Solo 4 vittorie a fronte di 10 pareggi e 10 sconfitte, con 22 punti nelle ultime 24 gare sulla panchina del Bologna (le 19 del girone di ritorno della scorsa stagione e le prime 5 di questo campionato). Per non parlare poi della modesta cifra tecnica espressa nell’ultimo anno, figlia di un cambio di paradigma calcistico che ha generato una vera e propria regressione rispetto a quanto lo stesso allenatore aveva saputo mettere precedentemente in mostra.
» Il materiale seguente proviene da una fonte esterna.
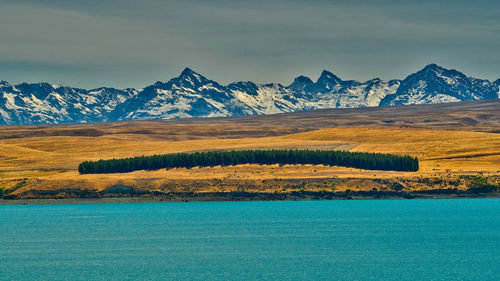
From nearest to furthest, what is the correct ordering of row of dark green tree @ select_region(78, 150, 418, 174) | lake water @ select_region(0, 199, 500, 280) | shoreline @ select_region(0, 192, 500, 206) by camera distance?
1. lake water @ select_region(0, 199, 500, 280)
2. shoreline @ select_region(0, 192, 500, 206)
3. row of dark green tree @ select_region(78, 150, 418, 174)

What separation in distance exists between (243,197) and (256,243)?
194ft

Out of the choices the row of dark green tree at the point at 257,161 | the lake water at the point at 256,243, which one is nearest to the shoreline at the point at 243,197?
the lake water at the point at 256,243

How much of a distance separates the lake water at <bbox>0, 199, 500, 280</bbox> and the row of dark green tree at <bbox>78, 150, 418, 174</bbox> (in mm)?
39993

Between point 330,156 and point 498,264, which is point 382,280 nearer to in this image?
point 498,264

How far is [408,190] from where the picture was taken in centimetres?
14000

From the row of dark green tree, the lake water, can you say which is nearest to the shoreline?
the lake water

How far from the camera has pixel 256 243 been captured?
265 ft

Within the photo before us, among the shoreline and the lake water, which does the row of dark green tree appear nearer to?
the shoreline

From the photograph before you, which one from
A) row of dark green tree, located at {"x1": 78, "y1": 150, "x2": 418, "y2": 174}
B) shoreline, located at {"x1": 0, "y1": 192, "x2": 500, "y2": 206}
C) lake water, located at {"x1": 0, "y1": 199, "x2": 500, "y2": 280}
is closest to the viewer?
lake water, located at {"x1": 0, "y1": 199, "x2": 500, "y2": 280}

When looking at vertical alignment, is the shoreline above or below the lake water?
below

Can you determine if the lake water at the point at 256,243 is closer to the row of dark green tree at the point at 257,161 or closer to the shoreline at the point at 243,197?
the shoreline at the point at 243,197

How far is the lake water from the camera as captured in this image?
64.7 meters

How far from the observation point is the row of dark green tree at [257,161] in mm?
163250

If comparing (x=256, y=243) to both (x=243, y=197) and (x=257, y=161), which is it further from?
(x=257, y=161)
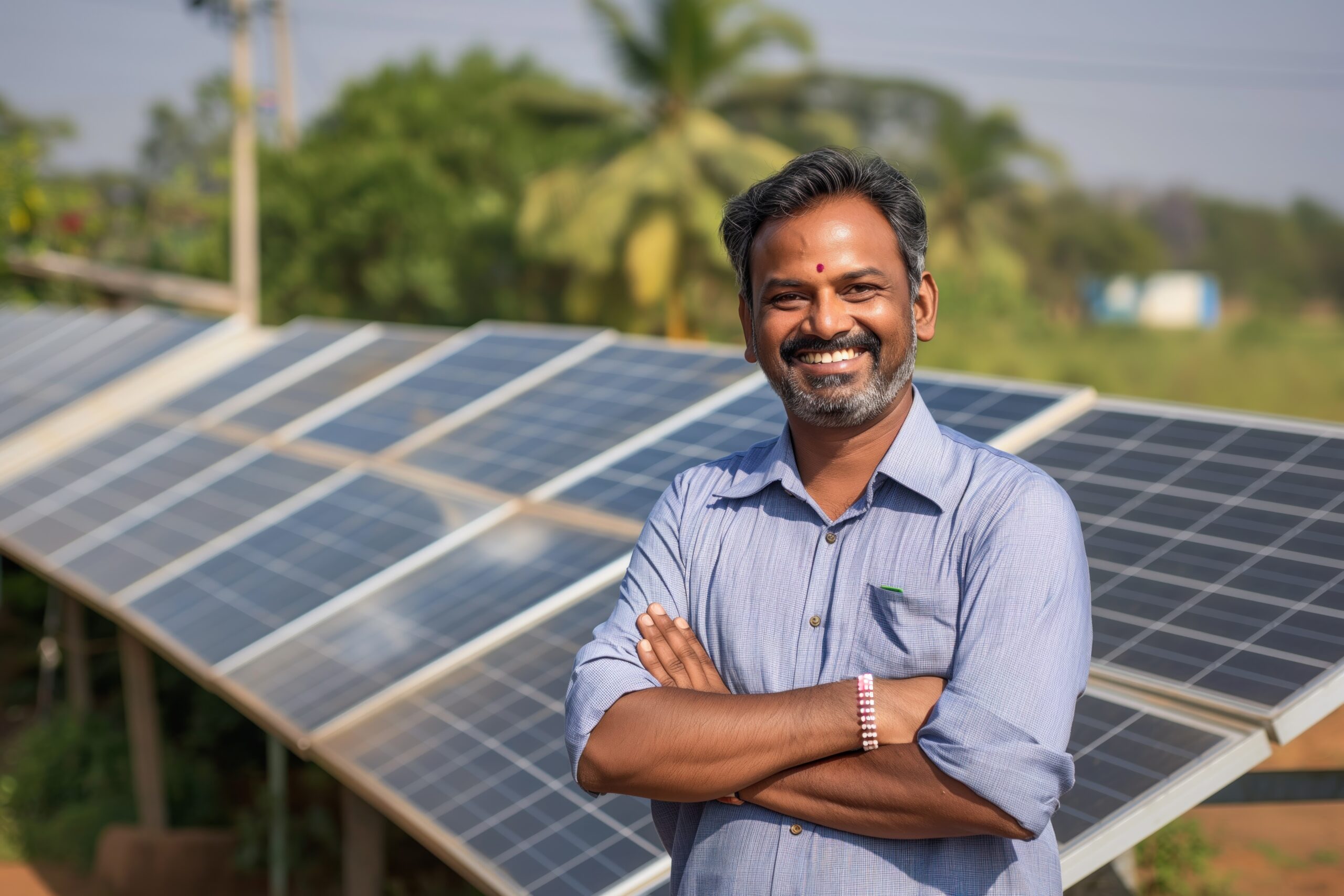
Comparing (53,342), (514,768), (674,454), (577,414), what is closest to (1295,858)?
(577,414)

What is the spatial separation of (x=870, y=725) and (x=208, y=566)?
5419mm

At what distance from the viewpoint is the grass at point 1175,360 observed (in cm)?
3297

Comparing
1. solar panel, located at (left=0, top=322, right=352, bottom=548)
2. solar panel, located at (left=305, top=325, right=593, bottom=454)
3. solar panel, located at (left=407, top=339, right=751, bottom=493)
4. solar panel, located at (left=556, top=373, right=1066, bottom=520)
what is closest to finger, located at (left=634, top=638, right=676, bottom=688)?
solar panel, located at (left=556, top=373, right=1066, bottom=520)

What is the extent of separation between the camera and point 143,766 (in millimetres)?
8914

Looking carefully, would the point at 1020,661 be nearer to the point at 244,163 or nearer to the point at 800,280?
the point at 800,280

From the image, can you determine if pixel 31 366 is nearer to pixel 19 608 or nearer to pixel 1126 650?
pixel 19 608

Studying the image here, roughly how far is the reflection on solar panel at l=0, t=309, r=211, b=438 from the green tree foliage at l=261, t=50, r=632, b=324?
1691 centimetres

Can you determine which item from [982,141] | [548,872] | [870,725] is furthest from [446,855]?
[982,141]

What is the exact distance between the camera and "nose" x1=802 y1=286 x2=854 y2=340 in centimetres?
232

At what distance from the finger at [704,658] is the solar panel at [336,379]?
7.04 metres

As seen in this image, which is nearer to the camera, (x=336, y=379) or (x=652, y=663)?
(x=652, y=663)

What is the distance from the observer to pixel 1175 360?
3744 cm

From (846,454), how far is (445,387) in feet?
20.9

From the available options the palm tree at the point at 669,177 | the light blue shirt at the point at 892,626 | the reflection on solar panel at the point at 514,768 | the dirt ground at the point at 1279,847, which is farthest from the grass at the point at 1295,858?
the palm tree at the point at 669,177
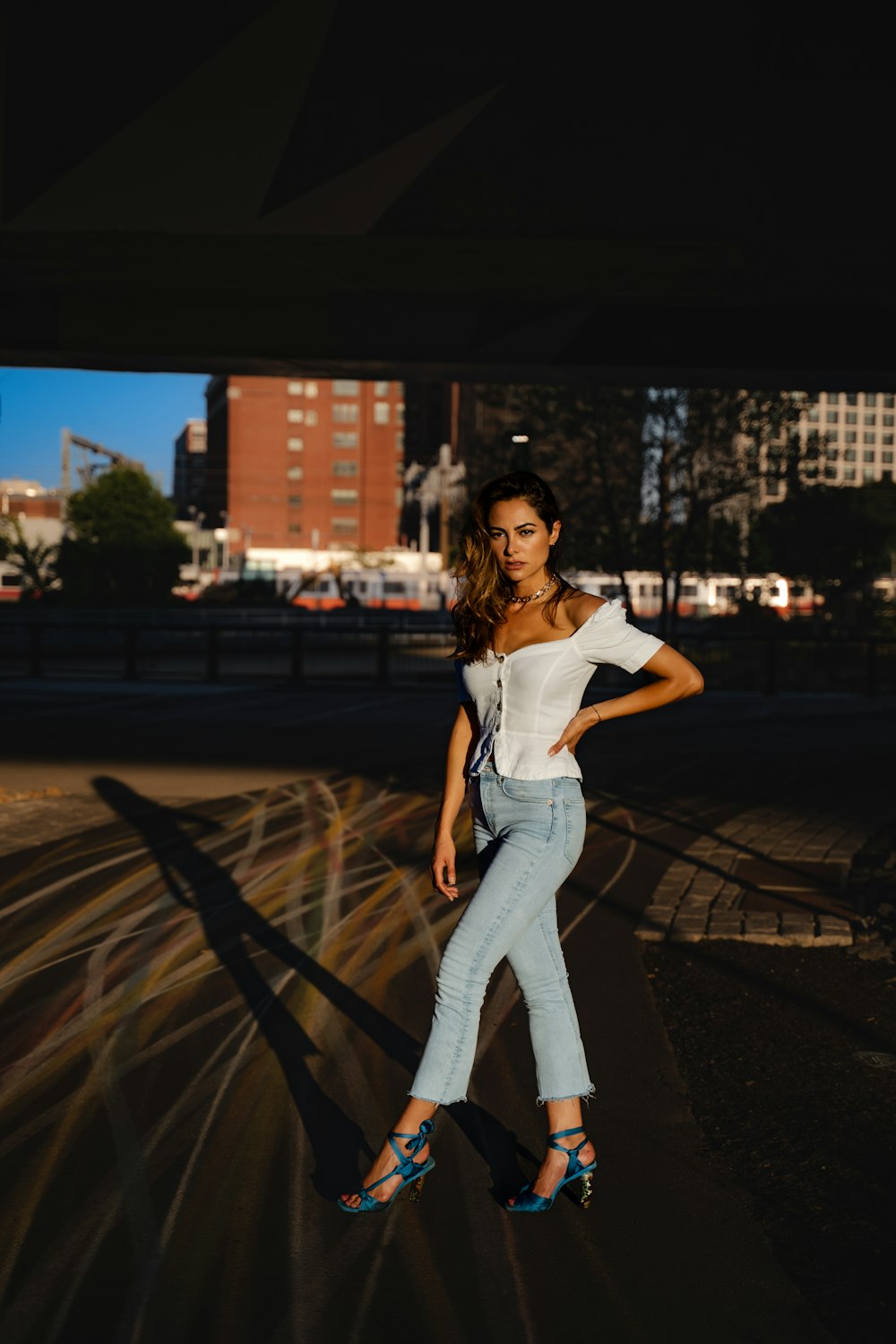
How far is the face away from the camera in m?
3.65

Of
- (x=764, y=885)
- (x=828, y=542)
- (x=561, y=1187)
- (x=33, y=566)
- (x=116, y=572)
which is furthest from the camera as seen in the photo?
(x=33, y=566)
Si possono certamente discutere e sindacare le tempistiche dell’esonero di Sinisa Mihajlovic, perché il suo rapporto col BFC avrebbe dovuto terminare verosimilmente già in estate, ma le ragioni dell’allontanamento sono spiegate dai numeri ed erano onestamente sotto gli occhi di tutti. La parola fine tra le parti è stata decretata con l’esonero: l’era Mihajlovic appartiene al passato ed è da escludere un suo ritorno alla guida dei rossoblù, anche qualora la situazione non dovesse migliorare.
Un preambolo scontato ma necessario alla luce di un certo clima che si respira a Bologna, volto a sconfessare le motivazioni dell’esonero, minimizzando le responsabilità del serbo nell’ultimo anno di percorso e contemporaneamente picconando in maniera fin troppo ingenerosa l’uomo e il professionista Thiago Motta (emblematici i fischi di sabato sera dopo l’1-1 interno contro la Sampdoria). Farebbe sorridere, se la situazione non fosse sportivamente complicata, il pensiero che fino a poche settimane fa un buon 70% (e forse stiamo bassi) della tifoseria felsinea chiedesse a gran voce la testa di Sinisa, esasperata dal pessimo rendimento della squadra: dove sono finiti, adesso, costoro?
Motta è certamente alla ricerca del bandolo della matassa, forse anche per via di un trascorso da allenatore relativo. La particolarità del suo subentro è inoltre quella di trovarsi ad affrontare una sorta di precampionato con punti ufficiali in palio: come se fosse in ritiro, l’ex Spezia sta infatti conducendo diversi esperimenti (anche se non ama che vengano chiamati così), ha azzerato le gerarchie facendo ricorso ad ampie rotazioni (18 titolari diversi e 22 giocatori impiegati contro Empoli, Juventus e Sampdoria) e sta plasmando via via la squadra, faticando a mostrare con chiarezza le proprie idee di gioco. Nel calcio il tempo è tiranno, quindi il credito a sua disposizione non sarà infinito. Tuttavia, al netto delle difficoltà, voler giudicare in maniera definitiva il suo percorso bolognese dopo appena tre match appare quantomeno precoce, per non dire ingiusto.
Una precocità figlia anche di un campionato fortunatamente ancora in divenire: doveroso tenere la guardia alta, comprendendo e cercando di risolvere il prima possibile i problemi che si sono creati, un po’ presto invece per recitare il de profundis nei confronti di una squadra il cui valore complessivo è superiore a quanto mostrato finora, e di una stagione che vedrà la propria conclusione a giugno 2023.